ModelArts automatically filters data and then starts the training job. If the preprocessed data does not meet the training requirements, the training job fails to be executed.
Filter policies for columns in a dataset:
- If the vacancy rate of a column is greater than the threshold (0.9) set by the system, the data in this column will be deleted during training.
- If a column has only one value (that is, the data in each row is the same), the data in this column will be deleted during training.

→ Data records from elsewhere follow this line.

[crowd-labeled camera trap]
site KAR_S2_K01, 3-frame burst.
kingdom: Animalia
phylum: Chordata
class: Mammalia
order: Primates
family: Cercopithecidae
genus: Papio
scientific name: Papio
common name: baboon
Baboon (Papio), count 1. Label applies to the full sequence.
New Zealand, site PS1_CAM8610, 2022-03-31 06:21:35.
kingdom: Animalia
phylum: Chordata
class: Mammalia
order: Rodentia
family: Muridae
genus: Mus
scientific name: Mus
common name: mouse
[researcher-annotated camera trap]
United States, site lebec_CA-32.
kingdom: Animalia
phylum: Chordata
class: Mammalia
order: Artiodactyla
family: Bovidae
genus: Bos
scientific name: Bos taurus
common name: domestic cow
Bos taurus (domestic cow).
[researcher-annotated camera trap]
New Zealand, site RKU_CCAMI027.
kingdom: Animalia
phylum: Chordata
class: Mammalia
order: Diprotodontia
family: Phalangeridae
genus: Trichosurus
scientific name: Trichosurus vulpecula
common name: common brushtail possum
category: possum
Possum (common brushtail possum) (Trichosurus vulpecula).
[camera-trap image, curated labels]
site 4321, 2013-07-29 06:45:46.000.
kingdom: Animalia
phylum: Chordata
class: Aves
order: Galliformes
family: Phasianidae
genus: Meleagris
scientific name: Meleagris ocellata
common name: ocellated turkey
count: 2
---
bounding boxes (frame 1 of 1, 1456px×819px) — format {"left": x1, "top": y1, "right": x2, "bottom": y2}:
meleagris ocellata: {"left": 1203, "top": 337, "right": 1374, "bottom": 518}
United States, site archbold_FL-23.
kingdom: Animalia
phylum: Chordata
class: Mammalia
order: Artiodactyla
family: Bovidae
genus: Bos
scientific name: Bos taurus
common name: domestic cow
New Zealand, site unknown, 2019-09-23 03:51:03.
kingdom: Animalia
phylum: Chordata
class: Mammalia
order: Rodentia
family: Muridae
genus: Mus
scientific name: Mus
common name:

- For a non-numeric column, if the number of values in this column is equal to the number of rows (that is, the values in each row are different), the data in this column will be deleted during training.
After the preceding filtering, if the data in the dataset does not meet the training requirements in Item 1, the training fails or cannot be executed. Complete the data before starting the training.
Restrictions for a dataset file:
1. If you use the 2U8G flavor (2 vCPUs and 8 GB of memory), it is recommended that the size of the dataset file be less than 10 MB. If the file size meets the requirements but the data volume (product of the number of rows and the number of columns) is extremely large, the training may still fail. It is recommended that the product be less than 10,000.
  If you use the 8U32G flavor (8 vCPUs and 32 GB of memory), it is recommended that the size of the dataset file be less than 100 MB. If the file size meets the requirements but the data volume (product of the number of rows and the number of columns) is extremely large, the training may still fail. It is recommended that the product be less than 1,000,000.
If the fault persists, contact HUAWEI CLOUD technical support.